(Spatial relationship records)
━━━

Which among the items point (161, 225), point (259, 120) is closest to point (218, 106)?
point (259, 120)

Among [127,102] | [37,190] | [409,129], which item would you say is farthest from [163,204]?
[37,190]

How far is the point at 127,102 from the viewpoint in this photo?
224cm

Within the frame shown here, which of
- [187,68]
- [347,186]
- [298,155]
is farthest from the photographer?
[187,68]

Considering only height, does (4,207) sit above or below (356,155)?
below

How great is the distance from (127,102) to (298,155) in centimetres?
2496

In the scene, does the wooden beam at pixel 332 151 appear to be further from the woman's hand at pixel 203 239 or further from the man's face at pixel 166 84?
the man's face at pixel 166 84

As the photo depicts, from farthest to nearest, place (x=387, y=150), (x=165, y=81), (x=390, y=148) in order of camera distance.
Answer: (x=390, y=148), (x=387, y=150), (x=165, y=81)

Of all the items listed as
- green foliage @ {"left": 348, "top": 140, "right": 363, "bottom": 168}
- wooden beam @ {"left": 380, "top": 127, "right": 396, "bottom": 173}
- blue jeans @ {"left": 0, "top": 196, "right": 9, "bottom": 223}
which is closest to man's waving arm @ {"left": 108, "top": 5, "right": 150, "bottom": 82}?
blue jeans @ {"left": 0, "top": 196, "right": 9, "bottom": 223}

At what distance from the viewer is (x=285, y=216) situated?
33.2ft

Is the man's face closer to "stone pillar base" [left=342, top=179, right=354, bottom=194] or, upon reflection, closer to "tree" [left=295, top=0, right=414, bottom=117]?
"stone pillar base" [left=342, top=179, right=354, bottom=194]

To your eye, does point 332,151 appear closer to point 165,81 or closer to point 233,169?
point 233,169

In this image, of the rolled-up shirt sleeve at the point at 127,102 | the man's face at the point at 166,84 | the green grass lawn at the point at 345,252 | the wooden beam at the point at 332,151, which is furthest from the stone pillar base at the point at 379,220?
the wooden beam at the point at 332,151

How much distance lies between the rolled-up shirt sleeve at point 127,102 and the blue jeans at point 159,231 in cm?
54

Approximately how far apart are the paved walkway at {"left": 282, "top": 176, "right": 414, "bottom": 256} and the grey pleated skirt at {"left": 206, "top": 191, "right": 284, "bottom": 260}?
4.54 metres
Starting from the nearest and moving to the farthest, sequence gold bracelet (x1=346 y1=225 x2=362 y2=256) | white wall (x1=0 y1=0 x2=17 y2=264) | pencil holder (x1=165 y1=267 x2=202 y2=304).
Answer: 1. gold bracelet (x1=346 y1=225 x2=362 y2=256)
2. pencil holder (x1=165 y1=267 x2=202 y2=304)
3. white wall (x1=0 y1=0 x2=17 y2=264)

━━━

> **To do**: Produce an exact copy of the whole listing.

> **Output of the exercise**:
Which among the items point (161, 225), point (259, 120) is closest to point (218, 106)?
point (259, 120)

Among [127,102] | [37,190] | [409,129], which item would you say is farthest from [163,204]?
[37,190]

How far is the point at 127,102 from the viewpoint in this photo?
224cm

Within the frame shown here, which of
- [187,68]
- [347,186]
- [298,155]
is farthest from the photographer?
[187,68]

Considering only height, does (4,207) sit above or below (356,155)?
below

How great is the distance from (127,102) to (298,155) in centimetres?
2496

In the scene, does the wooden beam at pixel 332 151 appear to be further from the woman's hand at pixel 203 239 or further from the man's face at pixel 166 84?
the man's face at pixel 166 84

As the photo depicts, from farthest to nearest, place (x=387, y=150), (x=165, y=81), (x=390, y=148) in order of camera distance.
Answer: (x=390, y=148), (x=387, y=150), (x=165, y=81)

Of all the items listed as
- green foliage @ {"left": 348, "top": 140, "right": 363, "bottom": 168}
- wooden beam @ {"left": 380, "top": 127, "right": 396, "bottom": 173}
- blue jeans @ {"left": 0, "top": 196, "right": 9, "bottom": 223}
which is closest to man's waving arm @ {"left": 108, "top": 5, "right": 150, "bottom": 82}?
blue jeans @ {"left": 0, "top": 196, "right": 9, "bottom": 223}

At what distance from the viewer is (x=285, y=216) situated?
33.2ft

Is the man's face closer to "stone pillar base" [left=342, top=179, right=354, bottom=194] or, upon reflection, closer to "tree" [left=295, top=0, right=414, bottom=117]?
"stone pillar base" [left=342, top=179, right=354, bottom=194]

To your eye, does point 332,151 appear closer to point 165,81 or closer to point 233,169?
point 233,169

In this image, of the rolled-up shirt sleeve at the point at 127,102 | the man's face at the point at 166,84 | the green grass lawn at the point at 345,252 | the wooden beam at the point at 332,151, which is furthest from the stone pillar base at the point at 379,220?
the wooden beam at the point at 332,151

How much distance lies between the rolled-up shirt sleeve at point 127,102 and the blue jeans at point 159,231 in cm?
54

Approximately how far apart are the paved walkway at {"left": 282, "top": 176, "right": 414, "bottom": 256} and the grey pleated skirt at {"left": 206, "top": 191, "right": 284, "bottom": 260}?
4.54 metres
Starting from the nearest and moving to the farthest, sequence gold bracelet (x1=346 y1=225 x2=362 y2=256) | white wall (x1=0 y1=0 x2=17 y2=264) | pencil holder (x1=165 y1=267 x2=202 y2=304).
Answer: 1. gold bracelet (x1=346 y1=225 x2=362 y2=256)
2. pencil holder (x1=165 y1=267 x2=202 y2=304)
3. white wall (x1=0 y1=0 x2=17 y2=264)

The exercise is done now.